(Visual spatial reasoning items)
========
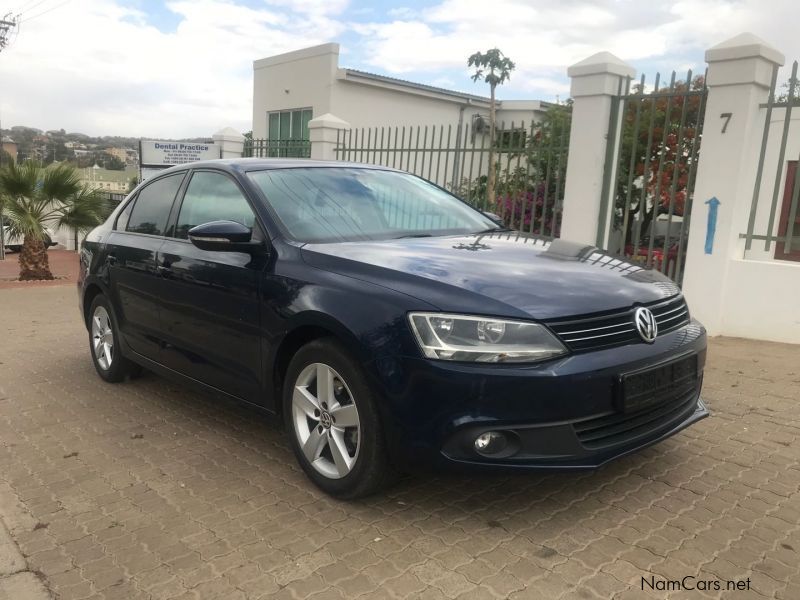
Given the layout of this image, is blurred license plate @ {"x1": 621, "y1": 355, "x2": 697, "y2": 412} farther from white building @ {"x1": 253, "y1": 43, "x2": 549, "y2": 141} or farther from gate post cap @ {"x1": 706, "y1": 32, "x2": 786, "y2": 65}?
white building @ {"x1": 253, "y1": 43, "x2": 549, "y2": 141}

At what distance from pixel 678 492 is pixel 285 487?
1965 millimetres

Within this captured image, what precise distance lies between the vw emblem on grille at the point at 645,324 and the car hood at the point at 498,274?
0.19 ft

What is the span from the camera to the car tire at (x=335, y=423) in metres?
2.93

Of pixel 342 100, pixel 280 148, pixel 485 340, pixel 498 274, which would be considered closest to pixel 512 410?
pixel 485 340

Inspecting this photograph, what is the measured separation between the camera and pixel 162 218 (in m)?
4.62

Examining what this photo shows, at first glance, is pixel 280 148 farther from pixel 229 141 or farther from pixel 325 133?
pixel 325 133

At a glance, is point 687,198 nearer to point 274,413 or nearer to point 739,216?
point 739,216

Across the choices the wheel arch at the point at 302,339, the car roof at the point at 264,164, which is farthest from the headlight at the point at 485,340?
the car roof at the point at 264,164

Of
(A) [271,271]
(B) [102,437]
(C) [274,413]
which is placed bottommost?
(B) [102,437]

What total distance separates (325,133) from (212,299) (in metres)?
8.27

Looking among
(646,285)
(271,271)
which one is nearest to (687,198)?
(646,285)

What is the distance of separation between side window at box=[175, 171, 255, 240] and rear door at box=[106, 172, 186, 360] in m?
0.23

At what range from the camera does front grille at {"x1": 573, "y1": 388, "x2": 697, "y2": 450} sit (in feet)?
9.20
========
Reproduce word for word the listing above, starting at the line that contains "Across the choices" and continuing through the end of the listing, with both ends included.

Problem solution:
Across the choices the wheel arch at the point at 302,339, the car roof at the point at 264,164, which is farthest from the headlight at the point at 485,340?
the car roof at the point at 264,164

Of
(A) [271,271]
(B) [102,437]
(C) [274,413]
which is placed bottommost?
(B) [102,437]

What total distance separates (325,133) from (212,299) (in metres)?
8.27

Looking among
(646,285)
(271,271)
which one is nearest to (687,198)?
(646,285)

What is the distance of separation between side window at box=[175, 171, 255, 240] and rear door at box=[106, 172, 186, 360] in m?
0.23

At what range from the camera does front grille at {"x1": 573, "y1": 388, "x2": 697, "y2": 450} sit (in feet)?
9.20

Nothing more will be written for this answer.